OBJECTIVE: Tally the lines of the listing below that contain the string "ridge" and reply with the number alone.

RECORDS SUPPLIED:
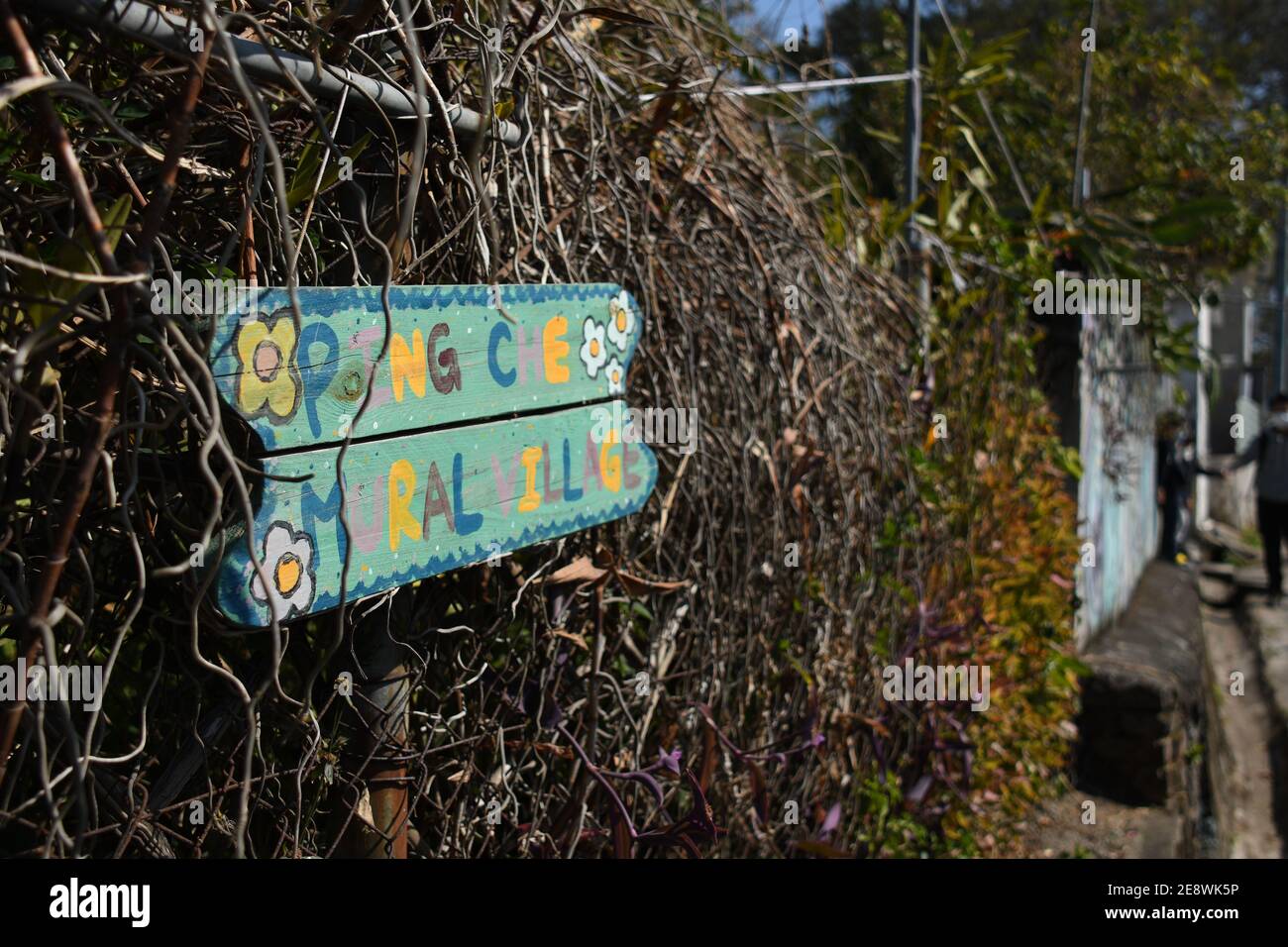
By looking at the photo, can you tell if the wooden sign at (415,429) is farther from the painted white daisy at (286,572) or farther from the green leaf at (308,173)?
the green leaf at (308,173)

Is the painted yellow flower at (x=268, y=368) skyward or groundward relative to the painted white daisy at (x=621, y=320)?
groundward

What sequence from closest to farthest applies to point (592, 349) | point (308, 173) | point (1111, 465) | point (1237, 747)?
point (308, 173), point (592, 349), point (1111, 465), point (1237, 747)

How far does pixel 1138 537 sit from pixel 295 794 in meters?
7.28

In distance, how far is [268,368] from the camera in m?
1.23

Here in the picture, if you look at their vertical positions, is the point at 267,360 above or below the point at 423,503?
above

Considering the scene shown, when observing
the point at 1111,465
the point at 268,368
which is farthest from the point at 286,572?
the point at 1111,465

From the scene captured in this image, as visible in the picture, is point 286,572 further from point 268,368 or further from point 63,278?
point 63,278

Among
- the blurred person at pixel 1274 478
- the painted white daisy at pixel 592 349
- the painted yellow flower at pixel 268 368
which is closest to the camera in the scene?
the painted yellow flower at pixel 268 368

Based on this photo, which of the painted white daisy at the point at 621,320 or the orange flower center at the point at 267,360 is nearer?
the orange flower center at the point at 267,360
---
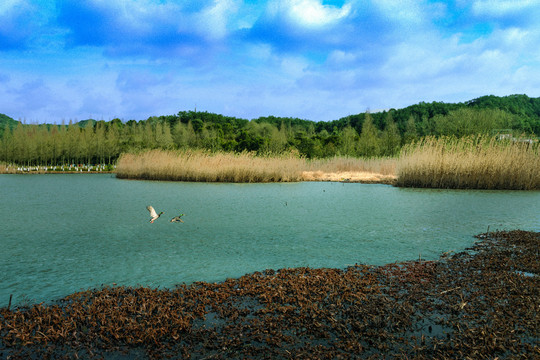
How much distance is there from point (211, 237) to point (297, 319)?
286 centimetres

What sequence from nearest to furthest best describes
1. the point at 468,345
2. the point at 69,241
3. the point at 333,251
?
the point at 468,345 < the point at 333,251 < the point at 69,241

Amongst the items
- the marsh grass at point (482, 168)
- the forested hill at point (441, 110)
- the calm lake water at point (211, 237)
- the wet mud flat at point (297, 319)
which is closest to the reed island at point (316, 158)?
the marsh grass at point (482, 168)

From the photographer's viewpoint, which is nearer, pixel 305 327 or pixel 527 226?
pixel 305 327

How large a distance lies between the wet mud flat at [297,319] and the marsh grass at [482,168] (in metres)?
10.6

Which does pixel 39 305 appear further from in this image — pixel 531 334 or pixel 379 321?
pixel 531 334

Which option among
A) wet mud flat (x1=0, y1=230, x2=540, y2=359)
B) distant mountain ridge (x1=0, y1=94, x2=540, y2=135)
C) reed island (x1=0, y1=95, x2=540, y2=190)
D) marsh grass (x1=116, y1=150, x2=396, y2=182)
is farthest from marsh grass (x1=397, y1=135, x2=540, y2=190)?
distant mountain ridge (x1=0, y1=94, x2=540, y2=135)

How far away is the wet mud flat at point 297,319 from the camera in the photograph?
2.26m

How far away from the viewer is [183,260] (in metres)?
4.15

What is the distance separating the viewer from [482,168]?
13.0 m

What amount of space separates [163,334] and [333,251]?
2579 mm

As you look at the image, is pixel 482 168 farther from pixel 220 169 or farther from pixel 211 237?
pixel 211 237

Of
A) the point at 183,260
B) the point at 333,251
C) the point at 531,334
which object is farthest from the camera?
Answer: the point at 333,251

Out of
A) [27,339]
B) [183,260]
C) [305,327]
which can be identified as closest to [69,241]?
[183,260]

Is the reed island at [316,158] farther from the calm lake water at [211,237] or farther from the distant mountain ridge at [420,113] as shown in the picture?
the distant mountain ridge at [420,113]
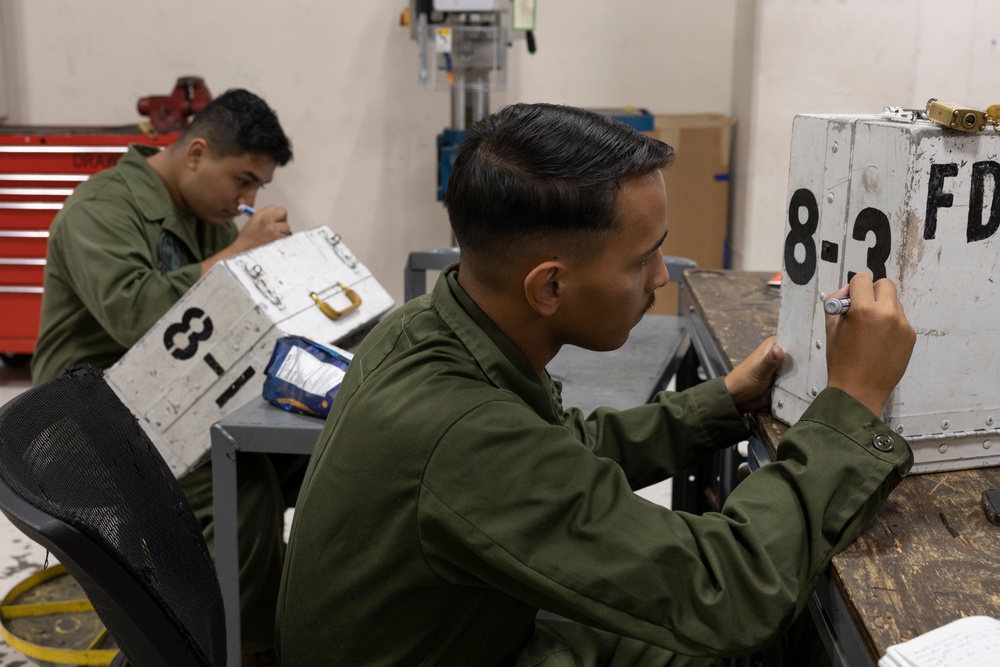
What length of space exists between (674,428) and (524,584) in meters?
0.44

WRITTEN REPLY: 4